# Edmonton Shoots



## Timberwoodsman (Nov 25, 2019)

I'd be in for that. Not sure what your experience in archery is but I'm just starting out. 

Sent from my SM-G955W using Tapatalk


----------



## Grizz Axxemann (Sep 2, 2019)

I could probably make a weekend or two a month.

Can I bring a chair to shoot from? My blown out back & hips don't let me stand long enough to shoot.


----------



## Alberta_Bowhunt (Nov 22, 2018)

Timberwoodsman said:


> I'd be in for that. Not sure what your experience in archery is but I'm just starting out.
> 
> Sent from my SM-G955W using Tapatalk


Right on, I have been shooting for over 10 years. Good on ya for getting into the sport! I hope you experience thus far has been good!


----------



## aaen (Feb 10, 2020)

I'd be down! I bought my bow from There but tend to spend most.of.my time at Parkland Bow benders on the 3d loops .it's been getting pretty cold out there though, so might be time to warm up.


----------



## Alberta_Bowhunt (Nov 22, 2018)

+---+

** TASKS AND EXERCISES **
• A. Translate this sentence from the Edmonton shoots thread into French: "I could probably make a weekend or two a month."
• B. Extend the Edmonton shoots thread, picking up right after its final line.
The listing comes from a separate, unrelated source.

[Collected data]
+---+

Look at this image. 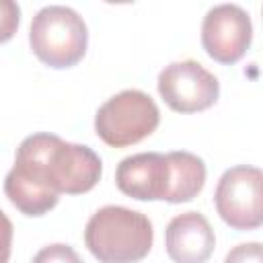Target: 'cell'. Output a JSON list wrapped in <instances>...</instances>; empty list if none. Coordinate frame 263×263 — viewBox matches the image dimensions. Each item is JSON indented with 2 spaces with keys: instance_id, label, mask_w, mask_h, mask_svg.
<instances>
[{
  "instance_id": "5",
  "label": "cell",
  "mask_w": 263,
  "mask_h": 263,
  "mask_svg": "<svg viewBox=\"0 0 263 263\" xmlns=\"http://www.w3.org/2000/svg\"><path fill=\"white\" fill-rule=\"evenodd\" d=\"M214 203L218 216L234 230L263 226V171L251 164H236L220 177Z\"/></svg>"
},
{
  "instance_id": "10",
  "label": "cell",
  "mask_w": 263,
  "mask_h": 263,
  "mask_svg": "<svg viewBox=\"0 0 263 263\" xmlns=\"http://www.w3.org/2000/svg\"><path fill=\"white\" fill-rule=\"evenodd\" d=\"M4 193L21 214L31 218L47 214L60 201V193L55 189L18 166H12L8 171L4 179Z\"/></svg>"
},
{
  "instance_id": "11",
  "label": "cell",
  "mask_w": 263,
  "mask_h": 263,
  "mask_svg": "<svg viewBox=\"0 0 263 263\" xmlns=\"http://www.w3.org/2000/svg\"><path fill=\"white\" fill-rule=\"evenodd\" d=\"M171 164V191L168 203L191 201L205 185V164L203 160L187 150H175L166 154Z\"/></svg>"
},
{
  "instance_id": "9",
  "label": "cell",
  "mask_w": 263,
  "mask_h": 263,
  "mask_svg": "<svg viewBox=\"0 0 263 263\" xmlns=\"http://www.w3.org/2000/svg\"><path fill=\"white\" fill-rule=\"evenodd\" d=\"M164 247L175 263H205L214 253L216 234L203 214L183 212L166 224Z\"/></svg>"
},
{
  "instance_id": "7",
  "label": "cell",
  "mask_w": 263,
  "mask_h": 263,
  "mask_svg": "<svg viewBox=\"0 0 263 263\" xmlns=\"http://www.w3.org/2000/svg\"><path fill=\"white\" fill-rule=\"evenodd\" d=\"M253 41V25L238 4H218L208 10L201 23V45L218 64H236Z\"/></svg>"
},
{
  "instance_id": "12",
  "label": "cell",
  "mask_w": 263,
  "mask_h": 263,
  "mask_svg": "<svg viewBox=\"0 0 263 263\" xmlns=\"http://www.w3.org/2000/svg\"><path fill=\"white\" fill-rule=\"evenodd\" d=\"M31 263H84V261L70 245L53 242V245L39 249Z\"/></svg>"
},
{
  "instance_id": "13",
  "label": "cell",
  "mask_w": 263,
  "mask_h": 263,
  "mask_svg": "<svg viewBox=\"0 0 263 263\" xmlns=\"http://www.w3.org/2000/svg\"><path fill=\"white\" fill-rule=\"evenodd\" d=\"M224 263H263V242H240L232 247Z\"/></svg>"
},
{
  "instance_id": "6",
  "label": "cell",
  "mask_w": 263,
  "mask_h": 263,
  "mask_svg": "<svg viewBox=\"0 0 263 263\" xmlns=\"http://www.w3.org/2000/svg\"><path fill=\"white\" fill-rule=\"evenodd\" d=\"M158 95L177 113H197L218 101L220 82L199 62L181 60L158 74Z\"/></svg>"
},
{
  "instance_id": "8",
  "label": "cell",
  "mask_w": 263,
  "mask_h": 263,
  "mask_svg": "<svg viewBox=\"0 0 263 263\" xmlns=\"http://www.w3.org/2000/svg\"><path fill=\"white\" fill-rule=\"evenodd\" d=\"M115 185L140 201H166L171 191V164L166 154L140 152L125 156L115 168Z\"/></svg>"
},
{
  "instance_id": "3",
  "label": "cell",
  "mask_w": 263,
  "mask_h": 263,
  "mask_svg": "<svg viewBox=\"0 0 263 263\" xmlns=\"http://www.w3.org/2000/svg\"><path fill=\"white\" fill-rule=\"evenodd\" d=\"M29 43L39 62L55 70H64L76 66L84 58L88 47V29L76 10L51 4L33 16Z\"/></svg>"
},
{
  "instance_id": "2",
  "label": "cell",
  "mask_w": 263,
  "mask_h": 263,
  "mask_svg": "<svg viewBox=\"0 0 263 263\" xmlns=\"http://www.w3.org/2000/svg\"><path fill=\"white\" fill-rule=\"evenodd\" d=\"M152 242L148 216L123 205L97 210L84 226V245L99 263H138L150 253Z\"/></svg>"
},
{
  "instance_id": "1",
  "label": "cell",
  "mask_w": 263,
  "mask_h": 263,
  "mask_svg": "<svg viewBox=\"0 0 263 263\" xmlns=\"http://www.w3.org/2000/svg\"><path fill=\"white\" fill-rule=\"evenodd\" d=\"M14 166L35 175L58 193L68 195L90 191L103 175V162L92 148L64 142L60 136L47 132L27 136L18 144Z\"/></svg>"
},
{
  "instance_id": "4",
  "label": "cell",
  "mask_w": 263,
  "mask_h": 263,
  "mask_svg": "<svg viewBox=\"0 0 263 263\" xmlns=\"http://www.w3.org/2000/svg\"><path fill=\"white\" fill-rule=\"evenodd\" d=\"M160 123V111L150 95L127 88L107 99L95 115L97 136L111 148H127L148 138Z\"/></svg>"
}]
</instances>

+---+

** ANSWERS PROVIDED **
• A. Je pourrais probablement venir un week-end ou deux par mois.

• B.
I am going to shoot tonight if anyone is interested.


----------



## aaen (Feb 10, 2020)

Ah missed the comment! How was the shooting? 

Sent from my SM-G973W using Tapatalk


----------



## JDMAC608 (May 3, 2020)

Are they still open during all this?


----------



## aaen (Feb 10, 2020)

Wyld archery is. I was there the other week. I spend most of my time at Parkland bow benders. 

Sent from my SM-G973W using Tapatalk


----------



## Leviw96 (Nov 7, 2020)

New bow hunter here. Is there a 3d course in Edmonton area that doesn’t require a yearly membership. I live to far away to from Edmonton to justify it.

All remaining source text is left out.